Usefulness of Synthetic Osteoconductive Bone Graft Substitute with Zeta Potential Control for Intramedullary Fixation with Proximal Femur Nail Antirotation in Osteoporotic Unstable Femoral Intertrochanteric Fracture
Tae-Woo Sung, MD, Ein-Seong Lee, MD , Ok-Gul Kim, MD, Ki-Seong Heo, MD, Won Yong Shon, MD, PhD
Department of Orthopedic Surgery, Busan Bumin Hospital, Busan, Korea
Correspondence to:Ein-Seong Lee, MD
(https://orcid.org/0000-0002-1547-6859)
Department of Orthopaedic Surgery, Busan Bumin Hospital, 59 Mandeok-daero, Buk-gu, Busan 46555, Korea
TEL: +82-51-330-3082 FAX: +82-51-330-3075
E-mail: einseong@hanmail.net
This is an Open Access article distributed under the terms of the Creative Commons Attribution Non-Commercial License (http://creativecommons.org/licenses/by-nc/4.0) which permits unrestricted non-commercial use, distribution, and reproduction in any medium, provided the original work is properly cited.
Abstract
Purpose: This study was conducted in order to examine the usefulness of osteoconductive bone substitutes with zeta potential control (geneX® ds; Biocomposites, England) by comparing the complications and radiographic evaluation with or without geneX® ds augmentation for internal fixation with proximal femur nail antirotation (PFNA) for treatment of osteoporotic unstable intertrochanteric fractures.
Materials and Methods: A retrospective study of 101 patients who underwent fixation with PFNA in osteoporotic unstable intertrochanteric fractures was conducted from December 2015 to August 2020. The radiographic evaluation and complication rates were compared between patients with geneX® ds (Group A: 41 cases) and those without geneX® ds (Group B: 60 cases).
Results: In radiological valuation, the degree of blade sliding from the time immediately after surgery to one year after surgery was 1.4±1.2 mm and 5.8±2.7 mm in Group A and Group B, respectively (P<0.001). During the same time frame, a significant difference of 2.3±2.2° and 7.4±3.1°, respectively (P<0.001), in varus collapse, was observed for Group A and Group B.
Conclusion: Among patients fixed with PFNA for treatment of unstable intertrochanteric fractures, less blade sliding and varus collapse was observed for those with geneX® ds augmentation compared to those without it. In addition, there was no increase in the incidence of complications. The authors believe it can be regarded as a safe and effective additive for intramedullary fixation for treatment of unstable intertrochanteric fractures.
Keywords: Hip fracture, Intramedullary fixation, Bone substitutes
INTRODUCTION
A femoral intertrochanteric fracture is an extra-capsular hip fracture, mainly occuring in elderly patients with osteoporosis.
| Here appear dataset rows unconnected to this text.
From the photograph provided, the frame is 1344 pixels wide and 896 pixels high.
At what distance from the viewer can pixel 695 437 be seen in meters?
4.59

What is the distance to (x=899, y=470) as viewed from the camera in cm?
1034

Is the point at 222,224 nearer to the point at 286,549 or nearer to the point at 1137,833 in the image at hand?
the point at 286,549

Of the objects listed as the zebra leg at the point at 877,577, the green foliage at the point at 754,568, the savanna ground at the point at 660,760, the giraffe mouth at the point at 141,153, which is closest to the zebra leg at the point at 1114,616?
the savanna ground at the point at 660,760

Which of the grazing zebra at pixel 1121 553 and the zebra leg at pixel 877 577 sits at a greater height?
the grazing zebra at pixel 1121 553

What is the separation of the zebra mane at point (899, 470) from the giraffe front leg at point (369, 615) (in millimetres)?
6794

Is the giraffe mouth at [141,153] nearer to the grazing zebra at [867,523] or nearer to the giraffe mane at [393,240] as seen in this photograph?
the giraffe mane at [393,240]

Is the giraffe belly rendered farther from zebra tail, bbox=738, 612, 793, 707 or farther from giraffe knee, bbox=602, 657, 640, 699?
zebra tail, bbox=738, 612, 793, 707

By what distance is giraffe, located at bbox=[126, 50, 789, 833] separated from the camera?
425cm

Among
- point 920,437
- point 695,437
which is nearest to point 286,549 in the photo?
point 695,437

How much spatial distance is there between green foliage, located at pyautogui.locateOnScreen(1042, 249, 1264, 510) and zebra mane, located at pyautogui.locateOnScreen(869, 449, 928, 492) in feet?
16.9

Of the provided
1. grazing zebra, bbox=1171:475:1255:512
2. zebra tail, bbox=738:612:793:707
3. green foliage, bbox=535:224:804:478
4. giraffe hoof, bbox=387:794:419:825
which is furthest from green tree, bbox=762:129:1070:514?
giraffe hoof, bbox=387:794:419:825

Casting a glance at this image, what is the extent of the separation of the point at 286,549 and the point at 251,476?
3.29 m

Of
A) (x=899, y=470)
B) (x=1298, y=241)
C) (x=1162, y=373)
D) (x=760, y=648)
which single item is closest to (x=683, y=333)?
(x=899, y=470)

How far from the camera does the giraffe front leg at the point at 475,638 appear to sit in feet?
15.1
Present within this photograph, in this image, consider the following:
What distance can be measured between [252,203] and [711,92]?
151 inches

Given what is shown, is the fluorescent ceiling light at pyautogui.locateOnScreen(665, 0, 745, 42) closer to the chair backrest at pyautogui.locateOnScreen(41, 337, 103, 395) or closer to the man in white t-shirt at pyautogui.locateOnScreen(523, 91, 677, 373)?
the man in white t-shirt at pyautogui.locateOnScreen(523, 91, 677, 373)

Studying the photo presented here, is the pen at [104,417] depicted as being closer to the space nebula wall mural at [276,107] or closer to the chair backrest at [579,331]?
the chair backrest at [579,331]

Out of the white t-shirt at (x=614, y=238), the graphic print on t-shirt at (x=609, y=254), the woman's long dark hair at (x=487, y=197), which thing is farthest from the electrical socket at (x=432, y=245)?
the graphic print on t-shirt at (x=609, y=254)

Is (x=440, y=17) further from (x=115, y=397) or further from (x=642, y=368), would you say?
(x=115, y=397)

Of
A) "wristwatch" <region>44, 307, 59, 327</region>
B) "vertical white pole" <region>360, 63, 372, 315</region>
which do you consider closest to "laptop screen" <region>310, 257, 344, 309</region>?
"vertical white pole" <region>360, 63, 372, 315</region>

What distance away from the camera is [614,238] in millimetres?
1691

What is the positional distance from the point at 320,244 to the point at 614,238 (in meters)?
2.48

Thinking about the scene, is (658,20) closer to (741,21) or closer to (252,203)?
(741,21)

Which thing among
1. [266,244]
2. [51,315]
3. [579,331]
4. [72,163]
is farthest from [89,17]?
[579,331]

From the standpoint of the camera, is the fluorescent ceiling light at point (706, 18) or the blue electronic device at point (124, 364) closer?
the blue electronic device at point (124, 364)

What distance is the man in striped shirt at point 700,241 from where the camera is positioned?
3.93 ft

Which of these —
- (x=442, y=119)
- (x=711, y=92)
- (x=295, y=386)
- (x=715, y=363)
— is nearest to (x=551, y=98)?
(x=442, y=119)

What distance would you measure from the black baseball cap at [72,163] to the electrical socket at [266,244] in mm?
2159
The prevalence of femoral intertrochanteric fractures has shown a recent increase due to the increase in adults with osteoporosis1,2). In elderly patients, the goal in treatment of intertrochanteric fracture is recovery of the patient’s activity to the level before the fracture as soon as possible. This can be achieved through prevention of complications related to fractures through anatomical reduction and rigid internal fixation and by obtaining early union3).
Good results can be obtained in stable fractures by internal fixation with dynamic hip screws (DHS)4). However, the complications that might occur in unstable fractures are as follows: postoperative varus collapse, nonunion, and periprosthetic fractures5). Use of calcium phosphate6) or polymethylmethacrylate (PMMA)7) as augmentation with the fixation of intertrochanteric fractures has been described in previous studies. β-Tricalcium phosphate (β-TCP), which is a more bio-friendly material compared to bone cement, is helpful in cell differentiation, bone formation, and bone conduction8). However, research related toβ-TCP augmentation in unstable femoral intertrochanteric fractures is insufficient.
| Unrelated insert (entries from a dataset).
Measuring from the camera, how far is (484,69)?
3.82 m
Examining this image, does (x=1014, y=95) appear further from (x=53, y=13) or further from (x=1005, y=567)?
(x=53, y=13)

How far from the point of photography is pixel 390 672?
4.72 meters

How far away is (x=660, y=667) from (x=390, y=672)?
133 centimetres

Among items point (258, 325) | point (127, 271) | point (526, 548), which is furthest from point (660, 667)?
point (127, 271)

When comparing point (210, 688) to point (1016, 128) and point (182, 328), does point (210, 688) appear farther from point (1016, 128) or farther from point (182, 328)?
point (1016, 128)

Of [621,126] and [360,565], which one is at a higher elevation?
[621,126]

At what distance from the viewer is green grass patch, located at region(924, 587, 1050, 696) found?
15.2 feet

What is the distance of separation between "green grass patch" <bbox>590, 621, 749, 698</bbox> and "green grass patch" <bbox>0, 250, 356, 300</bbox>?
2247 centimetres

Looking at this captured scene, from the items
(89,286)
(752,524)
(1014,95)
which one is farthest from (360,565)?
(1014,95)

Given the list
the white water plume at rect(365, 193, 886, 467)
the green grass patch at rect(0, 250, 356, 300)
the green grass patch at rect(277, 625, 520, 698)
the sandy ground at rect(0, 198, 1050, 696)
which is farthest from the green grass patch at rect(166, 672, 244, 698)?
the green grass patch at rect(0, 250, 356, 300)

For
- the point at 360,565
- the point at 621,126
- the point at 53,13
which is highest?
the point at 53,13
The aim of this study was to examine the usefulness of zeta potential control (geneX® ds; Biocomposites, Staffordshire, England) by comparing the radiographic results and complications between groups with and without geneX® ds augmentation during an intramedullary fixation with proximal femur nail antirotation (PFNA; Synthes, Paoli, Switzerland) for treatment of osteoporotic unstable intertrochanteric fractures.
MATERIALS AND METHODS
This is a retrospective case-control study. The study protocol was approved by the Ethics Committee of the Research Institute of Busan Bumin Hospital (202108-BM-001), and the informed consent was waived by the Ethics Committee. Close reduction and internal fixation of the unilateral intertrochanteric fracture were performed in 168 cases from December 2015 to August 2020. The exclusion criteria were as follows: 1) age younger than 60 years old (n=12), 2) high-energy trauma (n=3), 3) osteoporosis (T-score of −2.5 or less in bone mineral density [BMD]) (n=10), 4) stable intertrochanteric fracture (n=2), and 5) follow-up loss including deceased cases within one year (n=40). After exclusion of cases, 101 cases were finally enrolled in this study.
The definition of the stability of the fracture was based on the Evans classification9). The geneX® ds-use and non-use groups were labeled as Group A and Group B, respectively. Group A included 41 patients (41 cases) and Group B included 60 patients (60 cases). The mean follow-up period was 14.6 months (range, 12-36 months).
The mean follow-up period was 13.9 months (range, 12-36 months) and 14.8 months (range, 12-32 months) in Group A and Group B, respectively. A summary of the patient demographics is shown in Table 1.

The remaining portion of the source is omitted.